The degree of speech abnormality varies with the severity of the disorder. The new ERC project called DELTA-LANG will analyze participants’ speech disturbances using language models based on artificial intelligence. The aim is to detect even subtle semantic incoherences and to develop a detailed index for speech disturbances and the thought processes behind them, says Homan.

Philipp Homan

With the closely timed speech analyses and brain imaging, our aim is to develop an index of the transitions between the different phases of a psychotic disorder.

Philipp Homan
Professor of clinical psychiatry

In parallel, the researchers will use imaging methods to measure patients' brain activity in order to find possible links between the speech-disturbance index and the neurobiology of the brain. These analyses are expected to shed light on how well or poorly the brain networks involved in psychoses are coordinated. This is a point of interest because there is some evidence that the large brain networks no longer interact efficiently in cases of psychosis.

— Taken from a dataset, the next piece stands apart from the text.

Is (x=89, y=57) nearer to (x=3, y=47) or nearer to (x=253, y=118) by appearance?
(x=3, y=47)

The researchers plan to develop an index here too, to obtain information about the severity of psychotic states. They will carry out regular measurements with the study participants. This will be done both during phases of severe symptomatology as well as during remission phases when no or only mild symptoms are present, in order to obtain data that are as meaningful as possible. The plan is to have a relatively small group of study participants and to record the course of their psychoses with frequent measurements.

“With the closely timed speech analyses and brain imaging, our aim is to develop an index of the transitions between the different phases of a psychotic disorder,” says Homan. Psychotic disorders are divided into several phases, including acute, remission and relapse. If the research is successful, it could become possible to identify a relapse risk at an earlier stage. This would give physicians more time to adjust a patient’s treatment and in the best case, to prevent them from relapsing.

Such a successful outcome, however, is by no means guaranteed, says Philipp Homan: “We are deliberately focusing very strongly on the semantic aspect of speech – and that is a risky strategy to a certain extent.” It’s risky because it is not yet known whether or not speech disturbances will prove to be effective markers for transitions between the different phases of psychotic disorders . But it is precisely such “high-risk” projects with high potential that the ERC specifically calls for and funds, explains Homan.

Fourth partner in the ERC group

Even though Switzerland is not associated with the Horizon research program, UZH is still able to benefit from ERC funding from the European Research Council thanks to special rules for the Synergy Grants: of the maximum four partners in a project, one may be from a non-associated country. In total, the ERC is funding 37 projects through Synergy Grants in this round, with total funding amounting to 395 million euros.